= Required actions =
**a)** From the dhcpcd forum thread, reproduce the part that opens with the words containing "2) you sure" and closes with "mean error message)".
**b)** In the dhcpcd forum thread, what command was used to check that dhcpcd was running?
**c)** List every command-line option flag passed to /sbin/dhcpcd in the running process shown in the dhcpcd forum thread.

= Document section =
____________
But has you can see in the logs the dhcpcd doesn't wait 60 seconds or 18000 seconds (5 hours).

Doing a 'ps -fC dhcpcd' I verified that dhcpcd was running like:

/sbin/dhcpcd -R -N -d -t 18000 eth1

Anyone can give me a hint?

----------

## carbon

1) does your ISP give you dynamic or static IP2?

2) you sure you already loaded the driver needed for your network card? (u know tulip or something)

3) what does it say when you do /etc/init.d/net.eth1 restart  ( i mean error message)

4) why is it eth1, not eth0?

----------

## fsanches

1) static ip through dhcp

2) the situation I am refering occurs during normal operation of the server, so there is no problem with the drivers (8139too)

3) it does a normal restart

4) eth0 is the internal network card, no problem there  :Smile: 

The problem that seems to be occuring is a situation where the dhcpcd stops or breaks. After the error if you search the processes in memory you won't find it there.
____________
= Information shown =
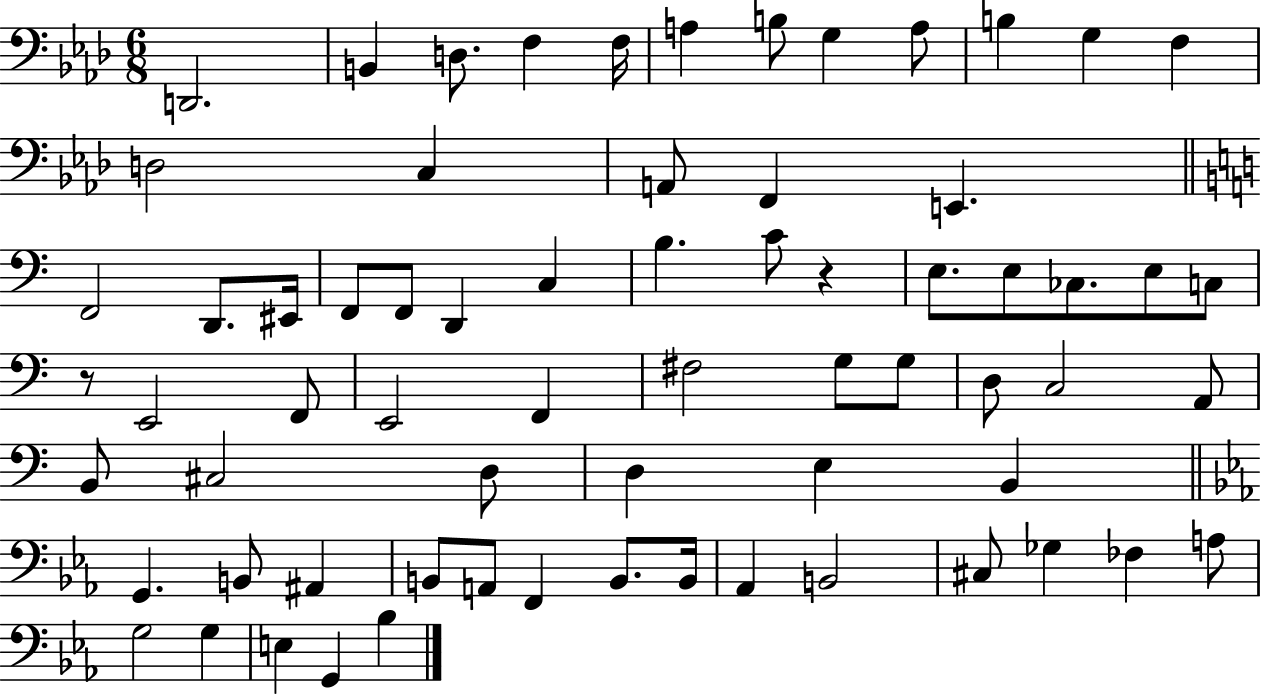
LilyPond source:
____________
= Outputs by task =
**a)**
2) you sure you already loaded the driver needed for your network card? (u know tulip or something)

3) what does it say when you do /etc/init.d/net.eth1 restart  ( i mean error message)

**b)** ps -fC dhcpcd

**c)**
-R
-N
-d
-t